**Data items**
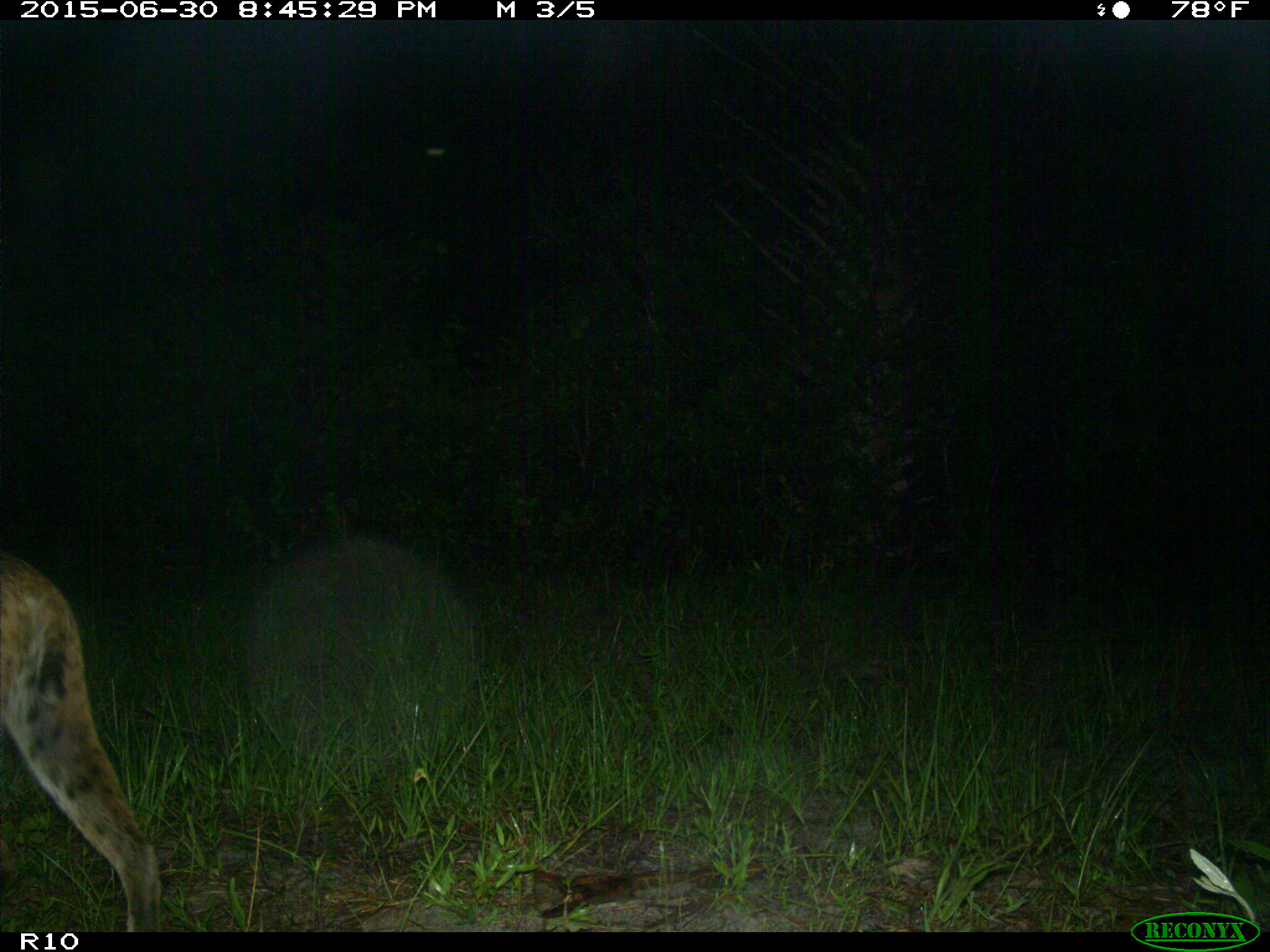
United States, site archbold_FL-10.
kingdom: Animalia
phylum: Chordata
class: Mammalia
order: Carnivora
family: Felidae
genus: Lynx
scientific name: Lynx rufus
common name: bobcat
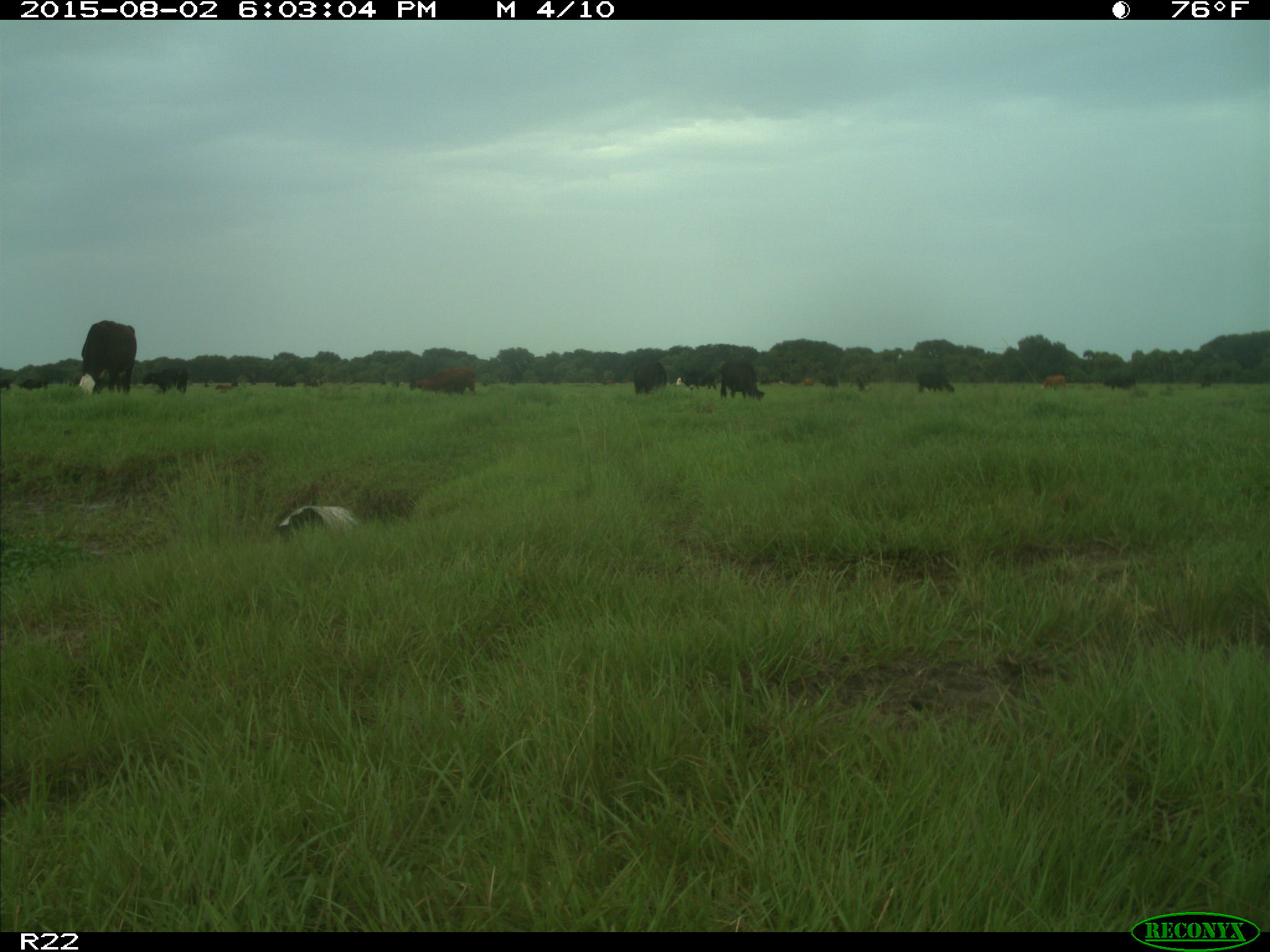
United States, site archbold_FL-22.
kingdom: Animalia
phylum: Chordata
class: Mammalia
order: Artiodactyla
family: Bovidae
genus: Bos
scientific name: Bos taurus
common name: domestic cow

---

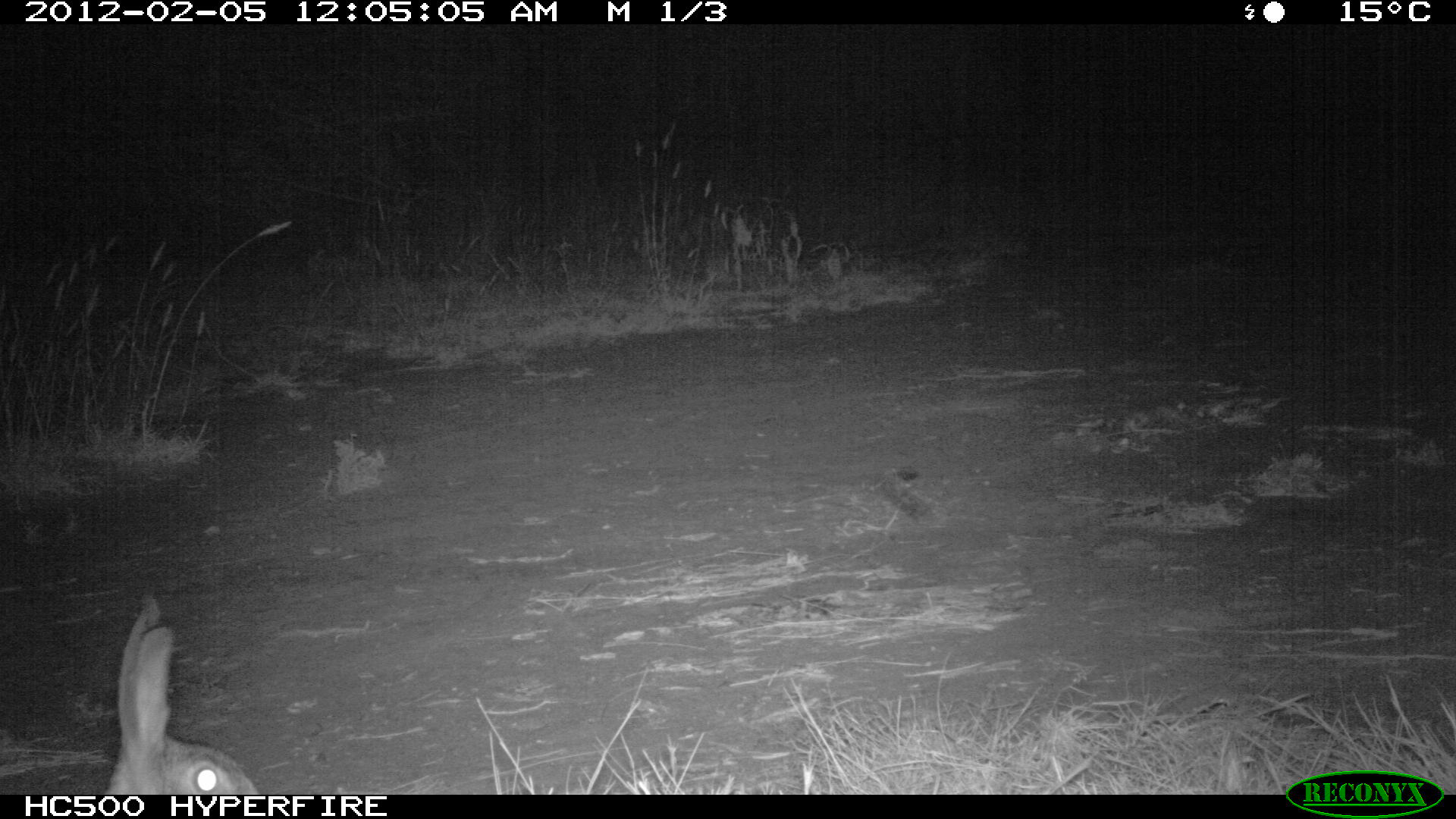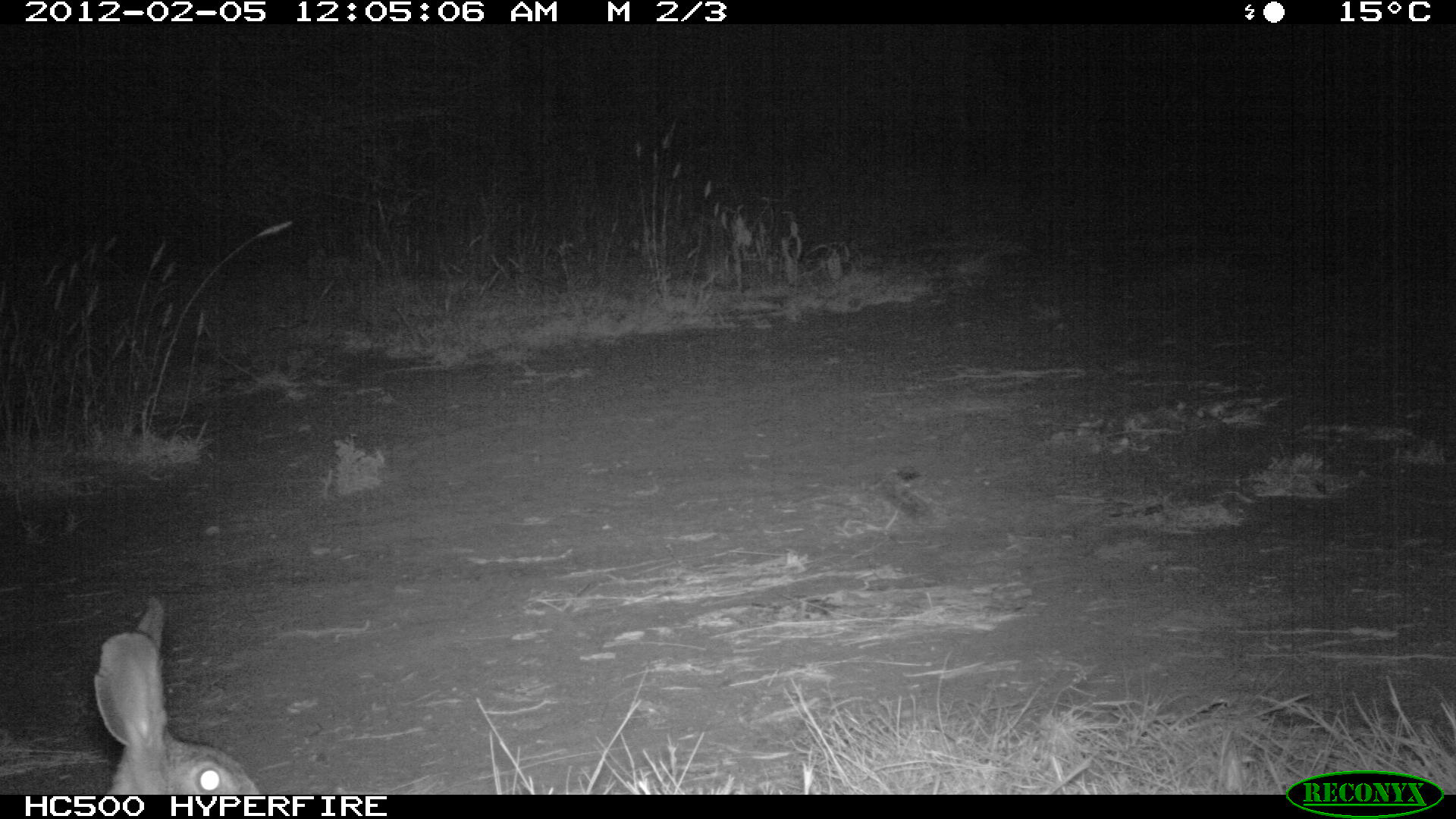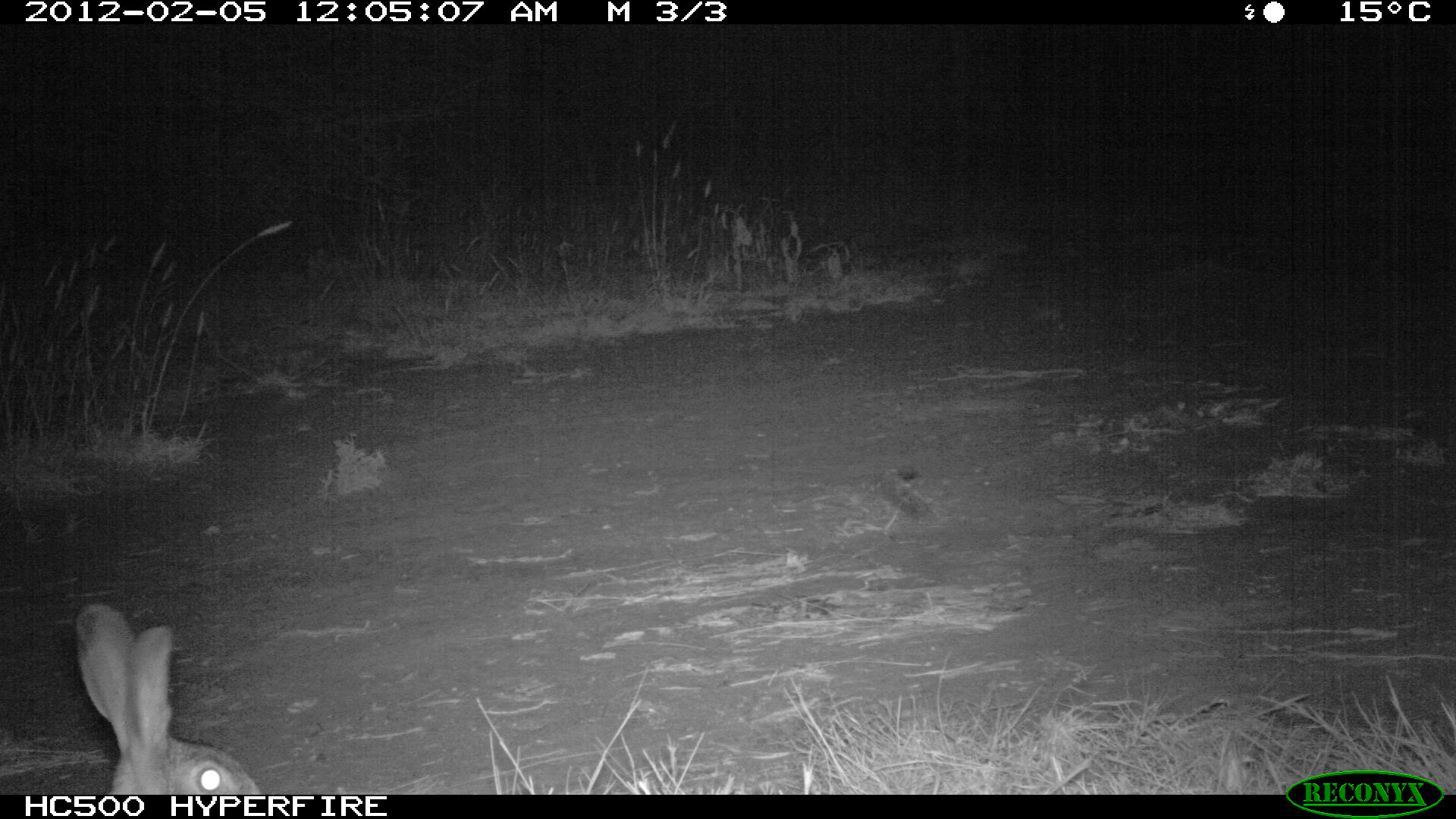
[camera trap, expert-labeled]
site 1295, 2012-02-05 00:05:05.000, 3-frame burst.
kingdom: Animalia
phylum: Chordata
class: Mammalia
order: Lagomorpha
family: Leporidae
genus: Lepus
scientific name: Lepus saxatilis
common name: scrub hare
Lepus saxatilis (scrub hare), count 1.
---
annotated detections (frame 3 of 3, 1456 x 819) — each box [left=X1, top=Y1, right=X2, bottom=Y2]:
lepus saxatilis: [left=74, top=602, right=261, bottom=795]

==

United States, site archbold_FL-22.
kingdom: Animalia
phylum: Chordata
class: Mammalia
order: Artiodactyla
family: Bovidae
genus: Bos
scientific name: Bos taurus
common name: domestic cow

**WORK TASK**
Copy out all lines above holding "site".

**RESULT**
United States, site archbold_FL-10.
United States, site archbold_FL-22.
site 1295, 2012-02-05 00:05:05.000, 3-frame burst.
United States, site archbold_FL-22.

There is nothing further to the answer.